Llega con el Lexatin comprado, pero como muchos pacientes medicados con psicofármacos por primera vez alberga dudas: “Tengo demasiadas cosas que hacer para andar atontada”, dice. Sabe que le pasa “algo”, pero “no como para medicarse”. A pesar de que su cuerpo reacciona somatizando, no es consciente de su cuadro de ansiedad: “Yo no necesito Lexatin, sino más horas en el día”. Se le explica que ante una patología de ansiedad las neuronas aumentan su apertura presináptica, por lo que pasan más impulsos nerviosos, la medicación las equilibra para que se pueda trabajar a nivel cognitivo. Los ansiolíticos sirven para momentos puntuales, se irán retirando mientras se crean herramientas psicológicas. La medicación se mantiene tres meses. 

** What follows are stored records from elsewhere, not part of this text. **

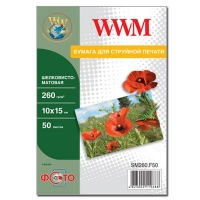 Бумага WWM 10x15 (SM260.F50). 48683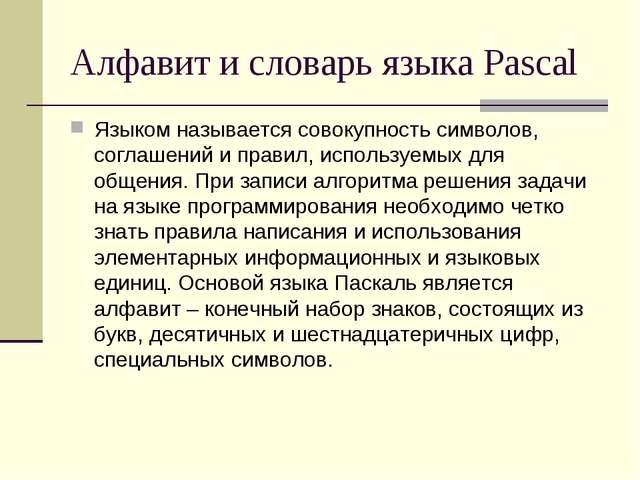 Алфавит и словарь языка Pascal Языком называется совокупность символов, согла...
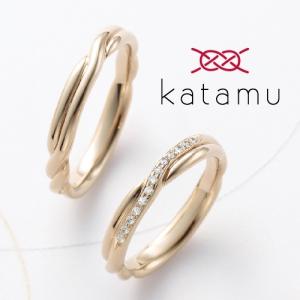 katamu:インサイドバースデーストーン1石プレゼント!!(2018.9.21から9.24までのご案内)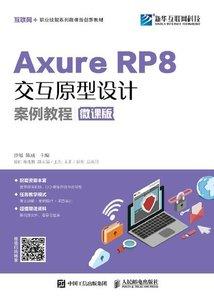 Axure RP 8 交互原型設計案例教程 (微課版)-cover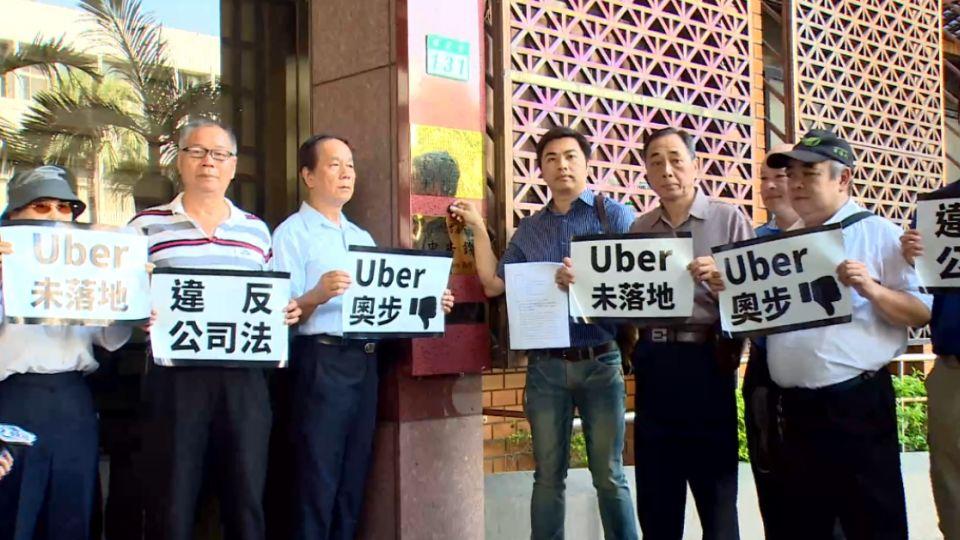 違反公司法! 駕駛工會按鈴告Uber台灣總經理
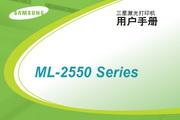 三星ML-2551N使用手册说明书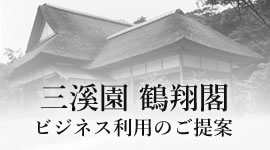 三溪園 鶴翔閣ビジネス利用のご提案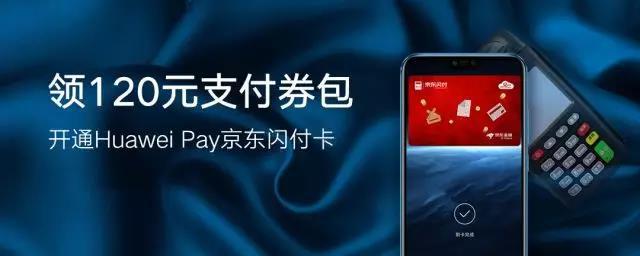 胡歌代言会变色的荣耀10新上市 Huawei Pay送120元礼包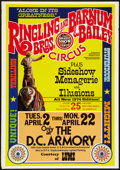 """Movie Posters:Miscellaneous, Ringling Brothers Circus Poster (1974). One Sheet (28"""" X 40"""").Circus Poster.. ..."""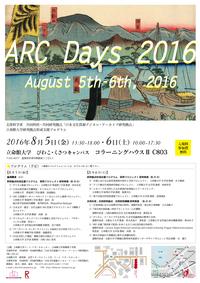 ARC Days 2016
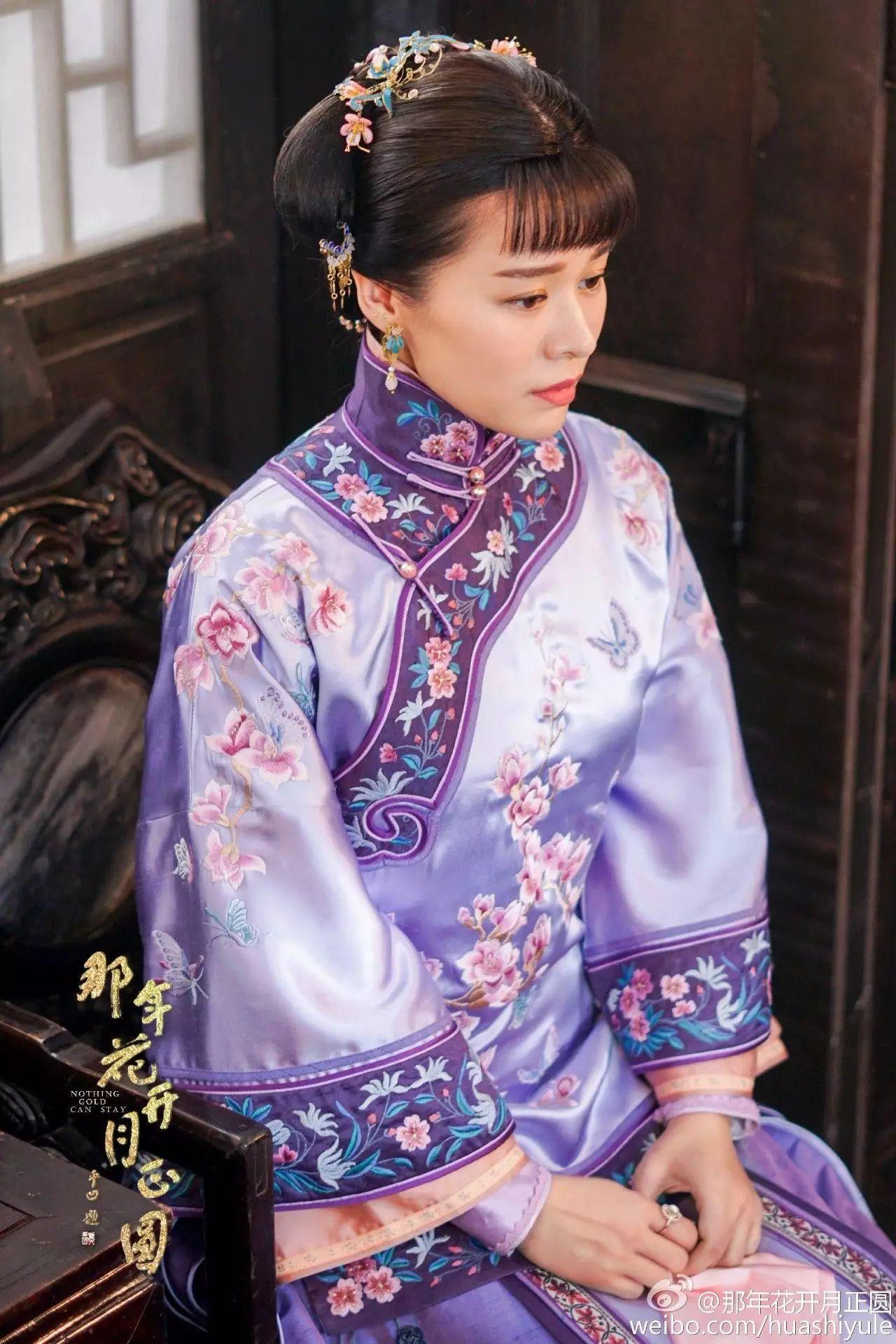 Chân dung 4 ác nữ vạn người ghét trên màn ảnh Hoa ngữ 2017-7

Su principal motivación para solucionar su ansiedad es cómo puede influir en sus hijos o “cargarse” su relación de pareja. Como muchas mujeres, se sobreexige a nivel familiar y laboral. Tiene distorsiones cognitivas sobre lo que demandan de ella los demás. 

Se lleva a cabo una mezcla de terapia cognitivo conductual y humanista, incluidas sesiones con fototerapia (en la que se usan imágenes para proyectar), una sesión con el marido y una segunda fase de empoderamiento para mejorar la autoestima. Se trabajan las ideas irracionales sobre lo que se espera de ella. O empieza a delegar en su marido (que está de acuerdo con un reparto más igualitario de tareas) y en sus hijos, a los que permite ser más autónomos. Se revisa la alimentación sana y el ejercicio físico trastornados desde el confinamiento. O sigue teletrabajando con jornada flexible, explica que cuando va a la oficina rinde menos, pero empieza a disfrutar de relacionarse con su equipo. 

Tras un año de tratamiento O ha superado su sintomatología. Las sesiones se han espaciado cada 15 días, y podrían cesar. “Este es mi espacio, no quiero dejarlo”, dice ella sin embargo.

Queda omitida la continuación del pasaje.